• **TEXT**:

Experiential Marketing Campaign Budgeting Benchmarks
Experiential Marketing Budgeting Benchmarks for a Competitive Advantage and Fair Pricing
Video Length: 3 minutes 55 seconds
Marketing efficiency is a measure of performance, yes. But efficiency is a financial metric as well. In this use case, we’ll see how having the right financial benchmarks in place allows you to compare your costs to industry averages. This shows sellers how competitive their campaign is while informing buyers about over or under-priced campaigns.
Table of contents
Calculate and Value Five Types of Experiential Impressions
This tool has been designed to assist with the value calculation for five impression types: Mobile Impressions, Event Impressions, Viral Word-of-Mouth, Organic Media, and Paid Media.
Frequently Asked Questions
At PortMA, we benchmark experiential campaign budgets in terms of cost per activation day based on different levels of sampling activity/ expectations. This allows agency sales staff and brand buyers to compare the total volume of activation and program commitments to historical budget averages.
Over the course of 24,606 experiential wine sampling event days, the average cost per event day was $291 with a median of $439, bottom-end range (1st quintile) of $171 and the upper-end range (5th quintile) of $900.
Video Transcripts – Experiential Marketing Budgeting
Estimated reading time: 6 minutes
Marketing efficiency is a measure of performance, yes. But efficiency is a financial metric as well. In this use case, we’ll see how having the right financial benchmarks in place allows you to compare your costs to industry averages. This shows sellers how competitive their campaign is while informing buyers about over or under-priced campaigns.
This is the role PortMA’s Industry Reports and BI Experiential Dashboards play. Both Dashboards and Reports have the same information around average costs per day of activation with segments available by product category, venue, and market.
In this example for the wine sampling category, we see a set of ranges defined by the number of consumers engaged on average per day. To the right, you see the average all-in budget per day of activation at each rate of engagement. And on the far right, you can see the number of event days these benchmarks are based on. In fact, PortMA’s database of wine activation is well over 24,000 event days strong.
01:16 How to Know if Your Experiential Activation is Too Expensive
And we can use this information to compare different programs. Take, for example, Program A and B. Program A is proposing 490 days of activation, during which they’ll distribute 20,000 samples for a budget of 310,000 dollars. Program B is proposing 15,000 days of activation, during which they’ll distribute 750,000 samples for a budget of 6.4 million dollars.
Let’s look more closely at Program A and see what the Benchmarks tell us about this program. Plan A is spending 633 dollars to reach 41 consumers per day. We can see that math here; 310,000 dollars divided by 490 days equals 633 dollars per day and fits right about here in the upper end of the benchmarking range. When we trace that spending level back to the associated benchmark engagements per day, the benchmarks indicate it would be fair to expect someone spending at this level to be engaging between 52 and 59 people per day.

• **EXTRACTED RECORDS**:
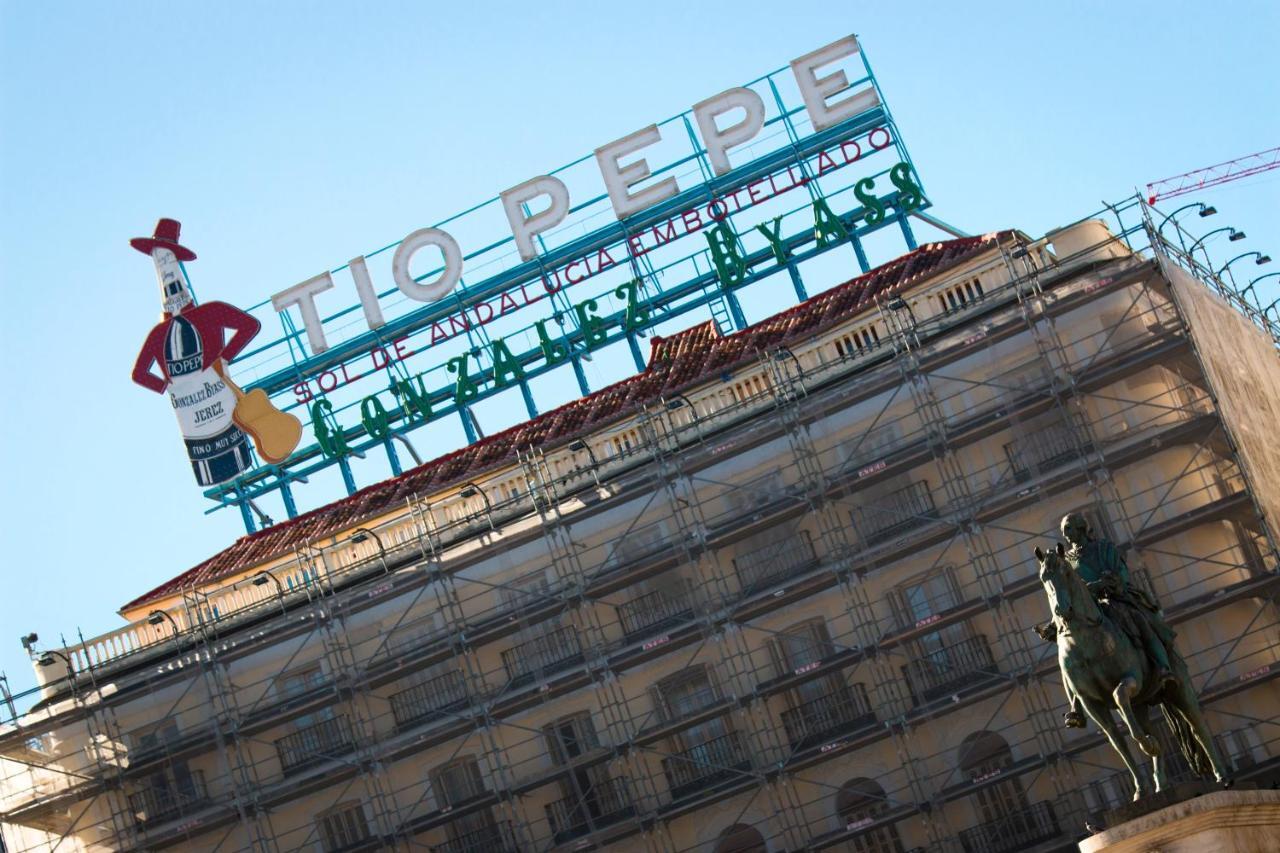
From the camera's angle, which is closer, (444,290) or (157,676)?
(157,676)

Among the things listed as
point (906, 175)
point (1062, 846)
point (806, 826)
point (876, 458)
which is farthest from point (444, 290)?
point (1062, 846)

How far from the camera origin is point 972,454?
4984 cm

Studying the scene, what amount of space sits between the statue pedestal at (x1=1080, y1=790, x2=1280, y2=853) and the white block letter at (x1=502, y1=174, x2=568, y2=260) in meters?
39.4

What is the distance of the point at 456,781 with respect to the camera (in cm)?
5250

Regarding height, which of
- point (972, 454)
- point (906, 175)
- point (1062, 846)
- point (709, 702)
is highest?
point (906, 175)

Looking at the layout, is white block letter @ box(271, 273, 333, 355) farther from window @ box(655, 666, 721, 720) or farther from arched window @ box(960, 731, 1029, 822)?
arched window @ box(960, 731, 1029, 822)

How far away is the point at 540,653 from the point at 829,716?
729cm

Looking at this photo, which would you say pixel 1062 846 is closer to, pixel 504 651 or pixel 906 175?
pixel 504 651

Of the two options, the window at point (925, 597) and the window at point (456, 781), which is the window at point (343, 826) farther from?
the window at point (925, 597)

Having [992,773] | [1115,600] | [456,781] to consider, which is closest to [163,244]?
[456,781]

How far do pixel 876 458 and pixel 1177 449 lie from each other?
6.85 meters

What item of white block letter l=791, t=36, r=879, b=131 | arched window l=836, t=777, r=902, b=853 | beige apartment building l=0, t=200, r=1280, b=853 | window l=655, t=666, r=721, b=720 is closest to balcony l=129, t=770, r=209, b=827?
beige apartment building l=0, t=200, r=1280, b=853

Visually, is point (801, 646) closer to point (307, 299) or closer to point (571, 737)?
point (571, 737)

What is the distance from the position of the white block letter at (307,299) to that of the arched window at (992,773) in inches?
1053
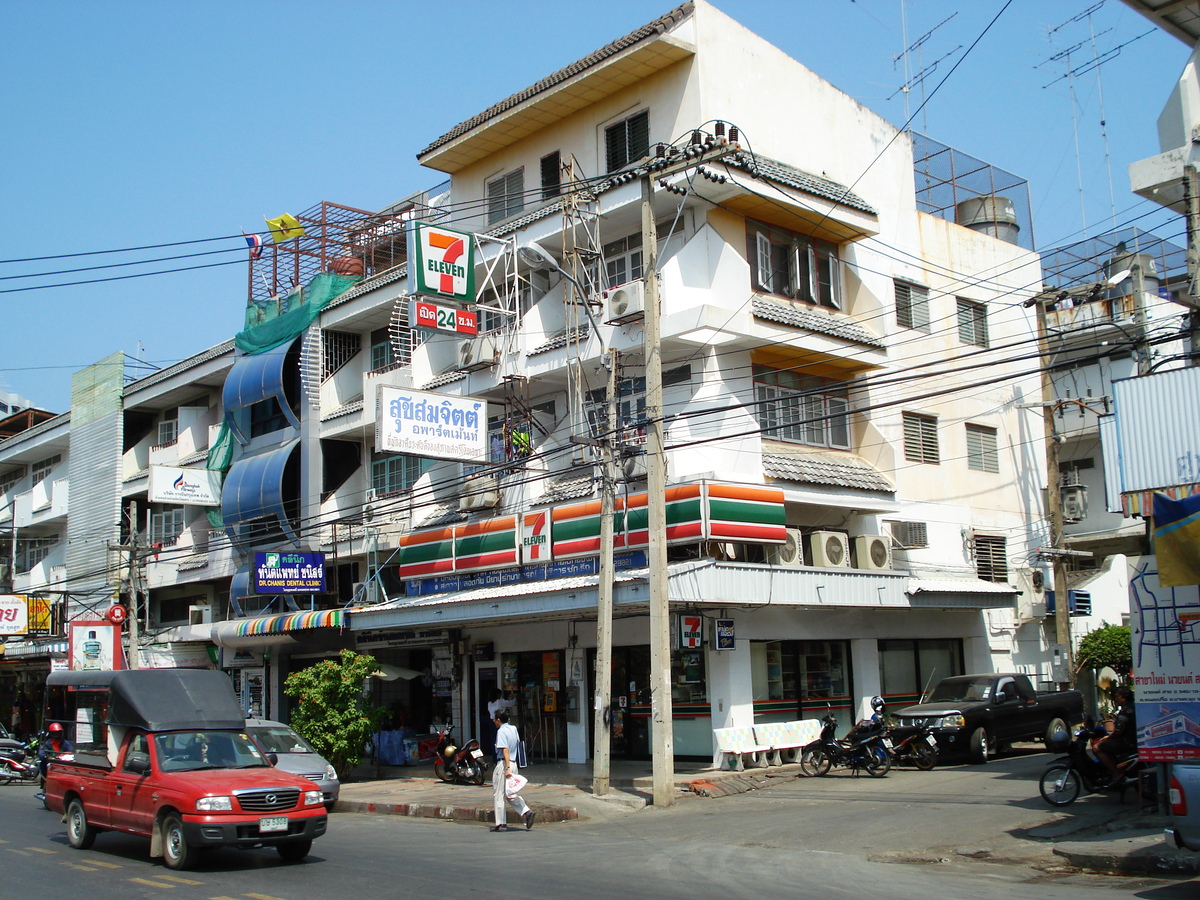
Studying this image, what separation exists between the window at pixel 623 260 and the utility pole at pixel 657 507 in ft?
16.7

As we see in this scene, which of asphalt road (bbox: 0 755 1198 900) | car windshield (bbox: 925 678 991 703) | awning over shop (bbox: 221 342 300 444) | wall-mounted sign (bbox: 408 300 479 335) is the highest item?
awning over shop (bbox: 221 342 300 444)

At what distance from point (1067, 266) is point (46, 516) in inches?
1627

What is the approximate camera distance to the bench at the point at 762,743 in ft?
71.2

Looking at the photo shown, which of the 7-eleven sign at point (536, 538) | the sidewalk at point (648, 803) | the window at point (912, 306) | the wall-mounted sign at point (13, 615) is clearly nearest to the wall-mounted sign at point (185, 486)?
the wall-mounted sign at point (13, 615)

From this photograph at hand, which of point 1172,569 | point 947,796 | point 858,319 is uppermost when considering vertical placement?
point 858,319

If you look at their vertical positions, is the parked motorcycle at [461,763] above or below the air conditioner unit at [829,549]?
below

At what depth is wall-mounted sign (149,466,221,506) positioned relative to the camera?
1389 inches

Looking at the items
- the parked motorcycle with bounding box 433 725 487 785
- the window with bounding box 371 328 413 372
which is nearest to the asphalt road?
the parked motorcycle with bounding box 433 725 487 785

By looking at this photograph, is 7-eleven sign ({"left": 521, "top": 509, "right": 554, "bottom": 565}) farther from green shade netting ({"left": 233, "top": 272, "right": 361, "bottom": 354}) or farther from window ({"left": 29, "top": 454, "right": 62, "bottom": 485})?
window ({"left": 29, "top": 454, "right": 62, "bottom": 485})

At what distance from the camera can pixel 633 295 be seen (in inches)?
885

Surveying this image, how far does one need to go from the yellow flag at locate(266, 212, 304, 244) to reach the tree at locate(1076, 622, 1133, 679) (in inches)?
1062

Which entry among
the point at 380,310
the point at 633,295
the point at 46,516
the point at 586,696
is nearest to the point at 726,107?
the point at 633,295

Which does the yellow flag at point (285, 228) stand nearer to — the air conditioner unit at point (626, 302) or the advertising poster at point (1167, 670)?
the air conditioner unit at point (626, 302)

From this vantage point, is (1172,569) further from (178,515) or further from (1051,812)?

---

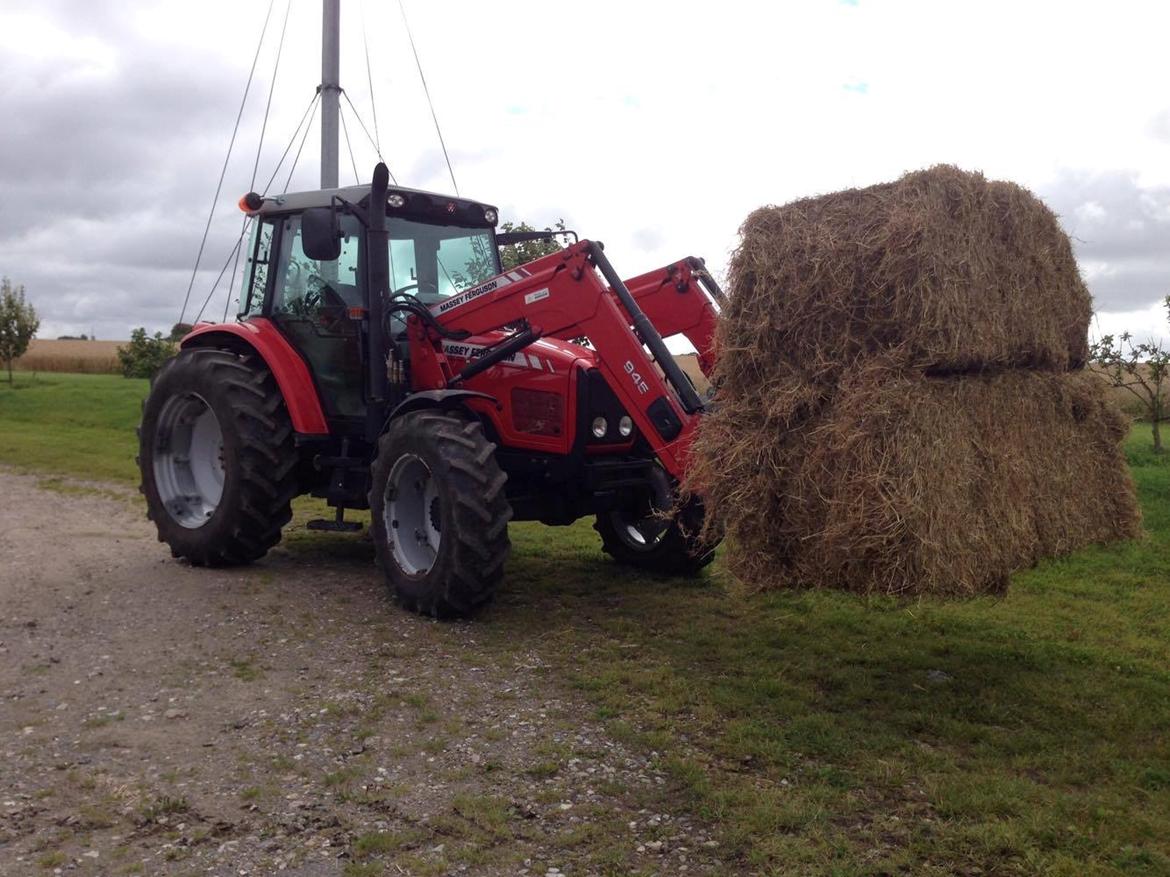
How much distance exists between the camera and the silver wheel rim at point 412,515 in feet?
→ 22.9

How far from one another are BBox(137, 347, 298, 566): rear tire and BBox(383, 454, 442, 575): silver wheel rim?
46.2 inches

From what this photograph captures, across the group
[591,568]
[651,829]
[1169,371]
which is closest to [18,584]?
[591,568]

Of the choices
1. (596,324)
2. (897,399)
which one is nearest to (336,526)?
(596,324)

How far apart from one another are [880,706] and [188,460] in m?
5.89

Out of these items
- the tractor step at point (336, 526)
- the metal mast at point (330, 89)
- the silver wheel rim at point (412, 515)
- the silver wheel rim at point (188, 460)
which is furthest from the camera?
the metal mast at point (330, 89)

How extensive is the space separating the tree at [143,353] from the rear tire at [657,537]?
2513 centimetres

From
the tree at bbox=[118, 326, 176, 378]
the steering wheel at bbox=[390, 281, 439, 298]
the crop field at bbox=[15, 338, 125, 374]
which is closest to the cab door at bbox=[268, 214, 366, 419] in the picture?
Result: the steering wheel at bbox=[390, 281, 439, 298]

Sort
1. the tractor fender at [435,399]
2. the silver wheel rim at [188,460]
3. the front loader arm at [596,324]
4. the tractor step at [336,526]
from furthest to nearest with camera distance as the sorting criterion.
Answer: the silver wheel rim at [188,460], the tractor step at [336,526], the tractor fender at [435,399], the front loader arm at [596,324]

* * *

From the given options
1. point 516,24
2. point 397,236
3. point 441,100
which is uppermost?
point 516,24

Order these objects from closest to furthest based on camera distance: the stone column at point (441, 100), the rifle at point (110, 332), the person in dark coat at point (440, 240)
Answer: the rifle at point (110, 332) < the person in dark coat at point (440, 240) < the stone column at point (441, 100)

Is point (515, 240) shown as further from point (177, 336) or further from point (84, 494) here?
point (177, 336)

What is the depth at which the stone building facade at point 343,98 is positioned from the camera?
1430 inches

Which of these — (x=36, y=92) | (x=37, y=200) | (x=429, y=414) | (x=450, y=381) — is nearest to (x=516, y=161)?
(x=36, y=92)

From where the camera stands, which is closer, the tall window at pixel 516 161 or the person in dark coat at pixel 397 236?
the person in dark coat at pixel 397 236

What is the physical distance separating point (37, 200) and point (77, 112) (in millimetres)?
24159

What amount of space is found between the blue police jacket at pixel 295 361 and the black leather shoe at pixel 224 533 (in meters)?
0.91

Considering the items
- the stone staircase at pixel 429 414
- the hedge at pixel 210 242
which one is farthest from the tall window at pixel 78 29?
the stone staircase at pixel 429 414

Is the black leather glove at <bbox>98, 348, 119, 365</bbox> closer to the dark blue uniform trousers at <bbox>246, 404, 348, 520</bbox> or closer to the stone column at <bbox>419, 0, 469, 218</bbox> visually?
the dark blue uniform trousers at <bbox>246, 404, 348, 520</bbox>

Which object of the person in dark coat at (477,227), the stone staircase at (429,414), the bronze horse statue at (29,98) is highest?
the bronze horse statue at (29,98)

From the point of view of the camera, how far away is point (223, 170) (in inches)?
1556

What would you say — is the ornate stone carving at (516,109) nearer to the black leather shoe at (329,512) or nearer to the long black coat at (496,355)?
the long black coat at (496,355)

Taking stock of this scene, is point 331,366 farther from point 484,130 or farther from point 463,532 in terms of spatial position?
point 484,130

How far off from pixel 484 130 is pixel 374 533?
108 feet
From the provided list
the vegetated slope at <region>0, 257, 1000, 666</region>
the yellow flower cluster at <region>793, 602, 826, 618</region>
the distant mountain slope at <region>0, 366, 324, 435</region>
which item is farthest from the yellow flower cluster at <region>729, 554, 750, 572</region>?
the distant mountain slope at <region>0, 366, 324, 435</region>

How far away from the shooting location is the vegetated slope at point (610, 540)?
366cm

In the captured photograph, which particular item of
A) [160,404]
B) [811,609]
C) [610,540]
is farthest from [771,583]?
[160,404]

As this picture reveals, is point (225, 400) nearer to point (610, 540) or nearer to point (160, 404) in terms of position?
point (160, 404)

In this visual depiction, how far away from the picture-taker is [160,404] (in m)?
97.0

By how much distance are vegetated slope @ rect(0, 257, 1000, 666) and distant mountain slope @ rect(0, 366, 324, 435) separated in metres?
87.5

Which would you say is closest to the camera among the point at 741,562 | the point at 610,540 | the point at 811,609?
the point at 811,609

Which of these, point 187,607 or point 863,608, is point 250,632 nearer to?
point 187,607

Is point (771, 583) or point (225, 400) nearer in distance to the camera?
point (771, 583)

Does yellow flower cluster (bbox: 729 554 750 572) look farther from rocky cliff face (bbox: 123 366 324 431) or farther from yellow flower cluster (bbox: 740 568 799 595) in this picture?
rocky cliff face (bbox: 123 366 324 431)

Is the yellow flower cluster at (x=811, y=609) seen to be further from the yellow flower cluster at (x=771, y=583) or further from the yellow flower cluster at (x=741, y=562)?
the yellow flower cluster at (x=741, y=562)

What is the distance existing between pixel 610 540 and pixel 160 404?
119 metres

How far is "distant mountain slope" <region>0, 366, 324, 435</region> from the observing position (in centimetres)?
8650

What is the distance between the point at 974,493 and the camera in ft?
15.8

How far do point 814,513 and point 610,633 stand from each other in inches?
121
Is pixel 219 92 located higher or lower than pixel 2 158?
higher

• **EXERCISE 1**: List the impression types whose value calculation the tool in the budgeting benchmarks text is designed to help with.
• **EXERCISE 2**:
Answer these questions from the budgeting benchmarks text:
(a) By what segments are the average costs per day of activation available in the Dashboards and Reports?
(b) How many days of activation is Program B proposing, and for what budget?
(c) How much per day is Program A spending?

• **TASK RESPONSE 1**:
Mobile Impressions
Event Impressions
Viral Word-of-Mouth
Organic Media
Paid Media

• **TASK RESPONSE 2**:
(a) Product category, venue, and market
(b) 15,000 days, for a budget of 6.4 million dollars
(c) 633 dollars per day